犯罪被害者の法哲学

犯罪被害・刑罰・裁判員制度・いじめ・過労死などの問題について、法哲学(主に哲学)の視点から、考えたことを書いて参ります。

二木雄策著 『交通死』 前半

2007-04-21 20:28:00 | 読書感想文
犯罪被害者とその遺族の二次的被害は、哲学的な問題を法律的に処理されることによるものが大きい。犯罪被害は人間の実存の深淵に関わる問題であり、「人生」「生命」の文脈で捉えられるべき問題である。

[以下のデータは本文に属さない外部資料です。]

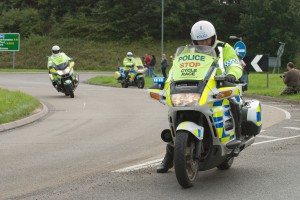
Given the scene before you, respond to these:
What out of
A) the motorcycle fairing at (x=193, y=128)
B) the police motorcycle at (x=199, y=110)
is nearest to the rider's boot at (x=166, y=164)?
the police motorcycle at (x=199, y=110)

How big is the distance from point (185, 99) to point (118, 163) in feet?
8.12

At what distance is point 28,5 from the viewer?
236 feet

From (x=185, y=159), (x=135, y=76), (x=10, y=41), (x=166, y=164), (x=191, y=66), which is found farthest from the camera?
(x=10, y=41)

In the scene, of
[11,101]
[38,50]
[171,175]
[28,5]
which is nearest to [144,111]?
[11,101]

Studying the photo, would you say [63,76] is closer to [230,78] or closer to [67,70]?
[67,70]

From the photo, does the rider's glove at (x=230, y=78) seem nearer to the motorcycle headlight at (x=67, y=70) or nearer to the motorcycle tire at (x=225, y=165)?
the motorcycle tire at (x=225, y=165)

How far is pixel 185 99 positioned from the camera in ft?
A: 22.3

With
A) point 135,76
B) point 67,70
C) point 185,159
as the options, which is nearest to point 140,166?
point 185,159

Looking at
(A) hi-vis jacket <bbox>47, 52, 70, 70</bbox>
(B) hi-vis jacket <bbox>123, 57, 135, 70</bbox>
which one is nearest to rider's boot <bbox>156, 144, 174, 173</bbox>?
(A) hi-vis jacket <bbox>47, 52, 70, 70</bbox>

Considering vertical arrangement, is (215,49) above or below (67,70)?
above

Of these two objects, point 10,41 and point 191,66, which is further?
point 10,41

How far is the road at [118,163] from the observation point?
6.93 metres

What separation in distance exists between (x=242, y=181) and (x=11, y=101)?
11451 millimetres

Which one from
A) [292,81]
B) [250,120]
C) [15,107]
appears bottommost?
[15,107]
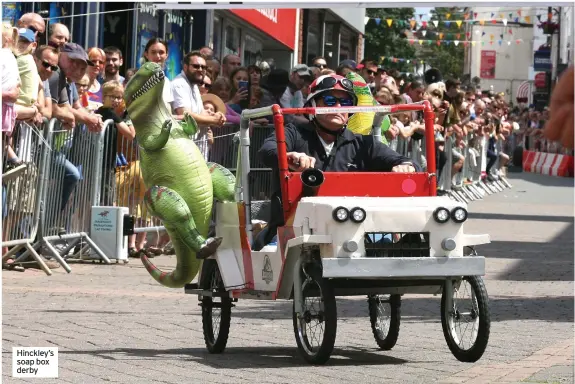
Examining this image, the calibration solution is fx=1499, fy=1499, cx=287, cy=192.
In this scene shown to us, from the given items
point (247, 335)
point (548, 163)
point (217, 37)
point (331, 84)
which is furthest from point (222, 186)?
point (548, 163)

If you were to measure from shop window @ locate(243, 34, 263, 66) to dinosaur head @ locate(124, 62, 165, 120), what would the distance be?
23.2 meters

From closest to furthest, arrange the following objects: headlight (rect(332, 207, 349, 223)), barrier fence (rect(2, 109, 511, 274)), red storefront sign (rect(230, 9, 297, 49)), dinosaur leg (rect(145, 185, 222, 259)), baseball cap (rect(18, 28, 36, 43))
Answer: headlight (rect(332, 207, 349, 223)) → dinosaur leg (rect(145, 185, 222, 259)) → baseball cap (rect(18, 28, 36, 43)) → barrier fence (rect(2, 109, 511, 274)) → red storefront sign (rect(230, 9, 297, 49))

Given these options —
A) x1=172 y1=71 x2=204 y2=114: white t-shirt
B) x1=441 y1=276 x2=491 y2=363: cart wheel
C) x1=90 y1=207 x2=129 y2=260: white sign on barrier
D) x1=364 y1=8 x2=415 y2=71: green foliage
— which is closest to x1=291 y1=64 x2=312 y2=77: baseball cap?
x1=172 y1=71 x2=204 y2=114: white t-shirt

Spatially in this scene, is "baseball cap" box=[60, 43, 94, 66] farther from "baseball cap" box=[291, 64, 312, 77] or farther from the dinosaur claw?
the dinosaur claw

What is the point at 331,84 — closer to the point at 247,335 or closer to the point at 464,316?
the point at 464,316

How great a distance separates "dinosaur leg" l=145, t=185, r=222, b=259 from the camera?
28.7 feet

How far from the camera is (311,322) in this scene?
315 inches

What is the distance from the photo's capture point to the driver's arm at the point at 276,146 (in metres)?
8.38

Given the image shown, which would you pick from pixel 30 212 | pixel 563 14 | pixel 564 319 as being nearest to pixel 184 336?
pixel 564 319

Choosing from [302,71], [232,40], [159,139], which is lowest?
[159,139]

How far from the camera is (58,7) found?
64.2 feet

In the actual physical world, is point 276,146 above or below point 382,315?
above

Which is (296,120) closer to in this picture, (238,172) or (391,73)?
(238,172)

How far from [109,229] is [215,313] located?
5924 mm
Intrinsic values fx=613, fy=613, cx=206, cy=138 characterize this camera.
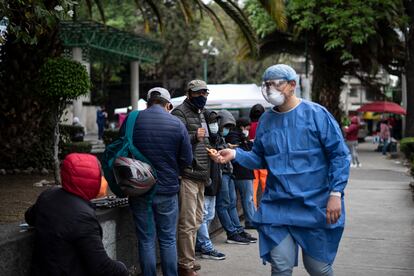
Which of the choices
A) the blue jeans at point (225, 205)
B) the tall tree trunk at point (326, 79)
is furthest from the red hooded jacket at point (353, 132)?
the blue jeans at point (225, 205)

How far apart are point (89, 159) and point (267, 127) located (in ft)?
4.50

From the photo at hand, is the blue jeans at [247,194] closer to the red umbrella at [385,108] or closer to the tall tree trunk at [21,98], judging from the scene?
the tall tree trunk at [21,98]

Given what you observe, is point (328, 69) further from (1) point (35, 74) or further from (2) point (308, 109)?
(2) point (308, 109)

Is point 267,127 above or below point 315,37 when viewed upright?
below

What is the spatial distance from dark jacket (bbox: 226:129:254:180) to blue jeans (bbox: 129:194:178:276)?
107 inches

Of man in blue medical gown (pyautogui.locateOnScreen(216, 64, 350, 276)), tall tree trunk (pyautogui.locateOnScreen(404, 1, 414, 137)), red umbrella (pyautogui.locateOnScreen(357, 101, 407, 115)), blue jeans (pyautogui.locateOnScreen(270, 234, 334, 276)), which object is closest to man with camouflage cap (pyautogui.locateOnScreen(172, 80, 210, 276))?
man in blue medical gown (pyautogui.locateOnScreen(216, 64, 350, 276))

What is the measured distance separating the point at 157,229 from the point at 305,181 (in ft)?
4.87

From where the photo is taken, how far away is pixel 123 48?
26.9m

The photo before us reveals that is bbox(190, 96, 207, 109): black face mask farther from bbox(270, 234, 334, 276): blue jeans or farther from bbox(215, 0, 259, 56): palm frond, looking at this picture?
bbox(215, 0, 259, 56): palm frond

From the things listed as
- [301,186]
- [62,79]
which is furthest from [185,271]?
[62,79]

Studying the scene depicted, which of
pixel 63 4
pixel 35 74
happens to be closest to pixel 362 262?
pixel 63 4

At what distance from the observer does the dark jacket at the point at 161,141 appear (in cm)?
482

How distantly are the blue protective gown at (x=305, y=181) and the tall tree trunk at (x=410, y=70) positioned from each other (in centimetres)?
1879

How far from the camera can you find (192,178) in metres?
5.54
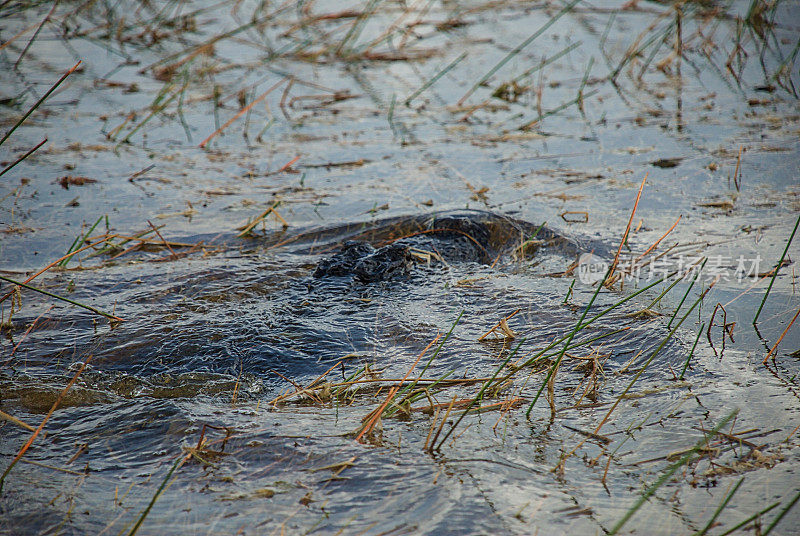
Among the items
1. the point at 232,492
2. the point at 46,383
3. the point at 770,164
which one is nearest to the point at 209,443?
the point at 232,492

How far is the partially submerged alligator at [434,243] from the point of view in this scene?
10.1ft

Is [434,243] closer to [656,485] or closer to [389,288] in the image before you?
[389,288]

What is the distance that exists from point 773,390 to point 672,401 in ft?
1.17

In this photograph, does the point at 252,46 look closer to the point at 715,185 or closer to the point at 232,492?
the point at 715,185

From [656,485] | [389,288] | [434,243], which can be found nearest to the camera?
[656,485]

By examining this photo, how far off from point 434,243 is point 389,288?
55 cm

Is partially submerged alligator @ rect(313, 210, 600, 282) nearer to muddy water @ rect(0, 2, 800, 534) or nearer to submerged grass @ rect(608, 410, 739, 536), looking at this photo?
muddy water @ rect(0, 2, 800, 534)

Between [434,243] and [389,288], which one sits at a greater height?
[434,243]

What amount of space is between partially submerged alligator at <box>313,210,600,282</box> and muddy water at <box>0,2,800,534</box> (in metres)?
0.03

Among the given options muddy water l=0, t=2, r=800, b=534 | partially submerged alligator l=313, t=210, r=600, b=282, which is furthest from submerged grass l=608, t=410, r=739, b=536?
partially submerged alligator l=313, t=210, r=600, b=282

しかしながら、近代法治国家のシステムは、それを「被害者」「原告」の文脈に強制的に引っ張り込む。

法律万能論は、哲学的な問題まで法律によって解決しようとする。しかし、このような法律万能論は、人間の生活の中から生死の問題を遠ざけている現代版ニヒリズムの構造そのものである。交通事故による死者の数は、お役所における統計上の数字でしかない。これは、現代社会が人の死に慣れ切っているように装いつつ、実際には人の死を遠ざけていることに他ならない。

裁判は閉鎖的な法の世界の儀式の様相を呈するが、これはニヒリズムを避けるための法治国家の知恵である。被害者は「1人の人間」ではなく、個性のない「ヒト」とされる。裁判は無味乾燥でそっけないものでなければならず、裁判官に人間性があってはならない。そして、何よりも裁判の格式や形式は絶対化されなければならない。これは、多くの人間が哲学的思考に耐えられないことに基づいており、犯罪被害の問題を根本的に解決できないことを前提としている。

現在社会のニヒリズムの根深さは、裁判官や弁護士に対して、「生命への畏敬の念を持って仕事をしてほしい」「人間性を取り戻してほしい」と主張するだけでは済まなくなっている点にある。裁判官も弁護士も、すでにそれぞれの一度きりの人生を生き始めてしまっている。やり直しができない。誰でも死が怖い。そこで、人間は自らの仕事に夢中になり、誇りを持つ。それぞれの職責を全うしようとし、職務倫理を維持しようとする。そこでは、無味乾燥な裁判を遂行することが正しいこととなり、裁判官が人間性を消すことが正しいこととなる。

法治国家における法的安定性の要請も現代版ニヒリズムの一種であり、人間の生命を疎外する。現代社会のシステムにおいては、裁判官や弁護士が被害者を「モノ」ではなく「1人の人間」として扱うならば、これは仕事にならない。身が持たず、精神的に潰れてしまう。警察官も検察官も組織の一員であり、機械的処理を行うのが正しい行動であるとされる。流れ作業の正当性を懐疑し、自らの仕事の内容を疑うならば、人間は自分の人生を根底から疑うこととなり、ニヒリズムの恐怖に直面してしまう。

社会がなかなか変わらないのは、社会というものが実体的な物質ではなく、それが人間の集まりであることに基づく。その人間の集まりにおいては、どの人間も一度きりの人生を送っており、やり直しが効かない。人間は死を見るのが怖く、生活の中から死を遠ざけている。そのような人間相互間のルールが法律であり、それを研究するのが法律学である。哲学なき法律学において、犯罪被害の問題を根本的に解決できない原因がここにある。